Consigne écrite: Résumez en deux phrases l'extrait sur le théâtre hongrois, s'il vous plaît.

Extrait à lire:
----
La fin du vingtième siècle coïncide avec un changement de régime politique qui redéfinit en profondeur le théâtre hongrois. Avec la chute du mur de Berlin, la rigidité des anciennes structures théâtrales s’effondre et, en 1989, le régime communiste prend fin sans heurts. Les conséquences de ce bouleversement politique ne se feront sentir que lentement. Les théâtres étant encore propriété de l’État, les compagnies fortement subventionnées n’ont pas à se soucier des lois du marché.
La liberté en provenance de l’Ouest a permis la formation de nouvelles compagnies qui, pour se maintenir, ont besoin de commanditaires. De nouveaux lieux théâtraux voient le jour. Ils sont soit indépendants, soit liés à des théâtres existants. Une nouvelle génération d’acteurs et de metteurs en scène, née au milieu des années cinquante, réclame sa place devant les projecteurs. Ils ont grandi sous la « dictature molle » de János Kádár et les questions politiques les intéressent moins que leurs aînés. Ils sont surtout préoccupés par des conflits individuels et le désir de se débarrasser des vieux qui sont à la direction des théâtres.
Le rapport traditionnel existant entre l’auteur et la production est remis en question. La relation entre le texte et la scène cesse d’être à sens unique, elle prend une forme interactive. Le metteur en scène est alors prédominant dans le processus de création. La nouvelle génération de créateurs de théâtre ne se contente plus d’interpréter le texte d’un auteur, elle veut participer à sa création.
----
Données:
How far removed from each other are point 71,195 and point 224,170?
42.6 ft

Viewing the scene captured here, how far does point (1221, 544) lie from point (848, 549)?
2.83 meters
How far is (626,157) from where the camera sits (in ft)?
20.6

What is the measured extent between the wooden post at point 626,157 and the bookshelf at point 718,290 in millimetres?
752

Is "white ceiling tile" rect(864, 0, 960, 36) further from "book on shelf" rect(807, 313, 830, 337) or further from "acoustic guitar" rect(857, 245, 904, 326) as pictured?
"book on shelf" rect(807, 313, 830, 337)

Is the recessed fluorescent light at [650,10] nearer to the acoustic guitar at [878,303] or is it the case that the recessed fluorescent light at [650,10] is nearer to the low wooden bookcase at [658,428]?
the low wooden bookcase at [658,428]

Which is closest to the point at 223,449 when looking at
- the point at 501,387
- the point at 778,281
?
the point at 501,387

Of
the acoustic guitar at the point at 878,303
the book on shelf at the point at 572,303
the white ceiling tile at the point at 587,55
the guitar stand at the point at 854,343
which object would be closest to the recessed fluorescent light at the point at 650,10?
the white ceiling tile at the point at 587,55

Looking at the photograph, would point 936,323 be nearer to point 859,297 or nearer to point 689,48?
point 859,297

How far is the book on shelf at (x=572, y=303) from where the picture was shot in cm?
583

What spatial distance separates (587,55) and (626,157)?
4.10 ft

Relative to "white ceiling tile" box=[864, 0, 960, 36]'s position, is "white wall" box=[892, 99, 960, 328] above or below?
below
----
Résultat attendu: Après la fin sans heurts du régime communiste en 1989, le théâtre hongrois se transforme lentement : les théâtres restent propriété de l'État, mais de nouvelles compagnies et de nouveaux lieux apparaissent. Une nouvelle génération d'acteurs et de metteurs en scène, moins intéressée par la politique que ses aînés, réclame sa place et veut participer à la création du texte plutôt que de seulement l'interpréter, ce qui rend le metteur en scène prédominant.